At its annual spring dinner in April to celebrate the accomplishments of alumni of color and support the next generation of public service leaders, the Black, Latino, Asian Pacific American Law Alumni Association honored Steven Hawkins ’88, executive director of Amnesty International USA, and Jenny Yang ’96, vice chair of the US Equal Employment Opportunity Commission, with Distinguished Alumni Achievement Awards.
Hawkins has had a varied career in public interest law, from the NAACP LDF, where he successfully won the release of three black teens wrongly convicted in Tennessee, to the National Coalition to Abolish the Death Penalty’s successful campaign to end executions for juvenile crimes. He also advocated for social justice from the philanthropic side, directing Atlantic Philanthropies’ $60 million campaign targeting human rights and national security abuses.
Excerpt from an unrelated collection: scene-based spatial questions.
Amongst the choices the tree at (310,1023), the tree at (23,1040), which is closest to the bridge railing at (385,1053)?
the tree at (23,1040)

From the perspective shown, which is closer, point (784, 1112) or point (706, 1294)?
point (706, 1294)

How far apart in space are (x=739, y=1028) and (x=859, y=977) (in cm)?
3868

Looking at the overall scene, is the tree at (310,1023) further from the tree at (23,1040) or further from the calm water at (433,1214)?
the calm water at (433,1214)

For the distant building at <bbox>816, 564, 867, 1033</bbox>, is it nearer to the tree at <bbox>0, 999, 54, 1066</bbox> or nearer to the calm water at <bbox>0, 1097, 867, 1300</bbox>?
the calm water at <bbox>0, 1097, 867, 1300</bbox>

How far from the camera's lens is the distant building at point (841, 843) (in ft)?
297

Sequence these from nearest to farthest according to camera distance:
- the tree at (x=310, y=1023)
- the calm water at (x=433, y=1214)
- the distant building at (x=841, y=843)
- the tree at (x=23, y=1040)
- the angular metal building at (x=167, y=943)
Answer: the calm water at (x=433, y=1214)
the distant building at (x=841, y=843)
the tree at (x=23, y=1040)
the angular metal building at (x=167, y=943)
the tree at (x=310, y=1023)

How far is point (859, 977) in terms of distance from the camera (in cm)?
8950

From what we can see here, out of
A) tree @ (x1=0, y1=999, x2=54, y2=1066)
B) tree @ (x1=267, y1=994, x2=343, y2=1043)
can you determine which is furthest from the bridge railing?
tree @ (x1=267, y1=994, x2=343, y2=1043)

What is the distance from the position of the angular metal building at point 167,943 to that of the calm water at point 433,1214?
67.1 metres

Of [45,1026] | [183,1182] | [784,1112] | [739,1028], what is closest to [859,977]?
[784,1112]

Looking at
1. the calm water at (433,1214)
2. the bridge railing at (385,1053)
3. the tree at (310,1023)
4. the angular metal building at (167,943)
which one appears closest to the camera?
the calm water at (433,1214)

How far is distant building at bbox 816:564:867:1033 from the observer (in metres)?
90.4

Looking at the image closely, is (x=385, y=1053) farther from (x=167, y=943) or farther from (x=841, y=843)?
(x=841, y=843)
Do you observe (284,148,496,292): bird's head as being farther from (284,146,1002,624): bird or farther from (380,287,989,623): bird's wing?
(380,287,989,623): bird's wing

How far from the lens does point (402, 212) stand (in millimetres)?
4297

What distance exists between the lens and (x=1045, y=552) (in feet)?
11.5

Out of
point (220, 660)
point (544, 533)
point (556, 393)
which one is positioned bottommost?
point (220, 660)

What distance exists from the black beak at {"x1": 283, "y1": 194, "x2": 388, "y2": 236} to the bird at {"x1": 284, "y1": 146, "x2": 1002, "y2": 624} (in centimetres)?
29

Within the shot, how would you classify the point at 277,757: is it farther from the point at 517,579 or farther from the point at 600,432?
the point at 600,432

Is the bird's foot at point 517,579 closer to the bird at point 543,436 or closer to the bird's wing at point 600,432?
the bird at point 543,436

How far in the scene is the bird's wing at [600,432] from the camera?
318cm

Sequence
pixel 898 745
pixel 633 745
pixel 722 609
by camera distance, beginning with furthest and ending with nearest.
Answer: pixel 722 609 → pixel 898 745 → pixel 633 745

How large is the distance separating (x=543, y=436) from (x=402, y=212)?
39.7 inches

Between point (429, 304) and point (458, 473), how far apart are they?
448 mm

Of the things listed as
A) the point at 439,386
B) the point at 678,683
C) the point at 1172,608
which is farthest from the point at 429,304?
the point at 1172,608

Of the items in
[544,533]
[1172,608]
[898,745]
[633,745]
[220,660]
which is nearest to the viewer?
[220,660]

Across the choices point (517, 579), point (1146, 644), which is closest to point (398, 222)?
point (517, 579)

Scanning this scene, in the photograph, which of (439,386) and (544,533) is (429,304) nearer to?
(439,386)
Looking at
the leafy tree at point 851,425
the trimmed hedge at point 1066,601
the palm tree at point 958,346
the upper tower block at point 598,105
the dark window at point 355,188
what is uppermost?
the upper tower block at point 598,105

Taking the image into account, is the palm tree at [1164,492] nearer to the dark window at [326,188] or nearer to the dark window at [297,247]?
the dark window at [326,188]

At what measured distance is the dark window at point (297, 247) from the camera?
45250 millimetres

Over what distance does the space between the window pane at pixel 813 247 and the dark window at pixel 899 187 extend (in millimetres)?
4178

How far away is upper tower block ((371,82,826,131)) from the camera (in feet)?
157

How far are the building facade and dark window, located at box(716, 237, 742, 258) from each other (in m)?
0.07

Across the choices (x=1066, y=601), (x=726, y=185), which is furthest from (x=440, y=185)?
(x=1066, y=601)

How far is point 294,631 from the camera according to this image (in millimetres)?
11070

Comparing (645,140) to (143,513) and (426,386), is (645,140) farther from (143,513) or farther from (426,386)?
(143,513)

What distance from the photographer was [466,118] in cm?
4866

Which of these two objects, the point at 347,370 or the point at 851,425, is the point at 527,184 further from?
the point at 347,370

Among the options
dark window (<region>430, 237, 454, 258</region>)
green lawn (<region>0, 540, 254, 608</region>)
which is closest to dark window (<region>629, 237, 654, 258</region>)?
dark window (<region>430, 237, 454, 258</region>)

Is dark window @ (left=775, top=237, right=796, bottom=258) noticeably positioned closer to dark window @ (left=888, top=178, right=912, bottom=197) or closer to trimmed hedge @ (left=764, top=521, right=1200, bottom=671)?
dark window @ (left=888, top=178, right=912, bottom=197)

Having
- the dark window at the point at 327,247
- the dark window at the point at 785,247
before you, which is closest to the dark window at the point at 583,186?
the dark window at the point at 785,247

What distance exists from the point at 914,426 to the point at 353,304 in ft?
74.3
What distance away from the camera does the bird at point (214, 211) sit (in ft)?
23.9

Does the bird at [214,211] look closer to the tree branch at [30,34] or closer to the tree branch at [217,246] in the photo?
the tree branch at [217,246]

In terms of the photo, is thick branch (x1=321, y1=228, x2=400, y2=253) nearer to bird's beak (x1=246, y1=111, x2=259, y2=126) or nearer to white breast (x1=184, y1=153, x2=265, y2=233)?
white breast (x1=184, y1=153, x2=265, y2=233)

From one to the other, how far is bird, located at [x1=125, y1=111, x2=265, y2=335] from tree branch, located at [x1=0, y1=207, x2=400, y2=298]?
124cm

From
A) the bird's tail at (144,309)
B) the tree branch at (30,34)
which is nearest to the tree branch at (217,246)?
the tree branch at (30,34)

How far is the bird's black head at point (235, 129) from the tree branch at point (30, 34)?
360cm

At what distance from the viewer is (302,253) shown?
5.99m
Professor Alina Das ’05, in presenting his award, spoke of Hawkins’s inspiration for social justice stemming from meeting people when he was young who were incarcerated. “Steven Hawkins has had the audacity to act on behalf of those whom our society has chosen to lock up and throw away the key,” she said. “By bringing human rights home, he is breaking down the walls, not drawing lines between the deserving and undeserving, but recognizing the need to dismantle the racist and oppressive systems that infringe on all of our human rights.”
Yang was appointed by President Barack Obama to the EEOC and at the close of her first year named vice chair. Previously a partner at Cohen Milstein Sellers & Toll and a member of its Civil Rights and Employment practice group, she worked on cases such as Beck v. Boeing Company, in which she successfully represented 28,000-plus female employees alleging sex discrimination. She also served as a senior trial attorney in the Civil Rights Division of the Department of Justice.
Inez Milholland Professor of Civil Liberties Burt Neuborne presented Yang’s award. Later, he said: “I thought she was a terrific student with a great future when she was a star in my Brennan Center seminar. I was right. During a distinguished career in private practice, and now as vice chair of the EEOC, Jenny has more than lived up to my very high hopes for her. She has become a formidable force for equality, decency, and respect in the law. And she’s only just begun.”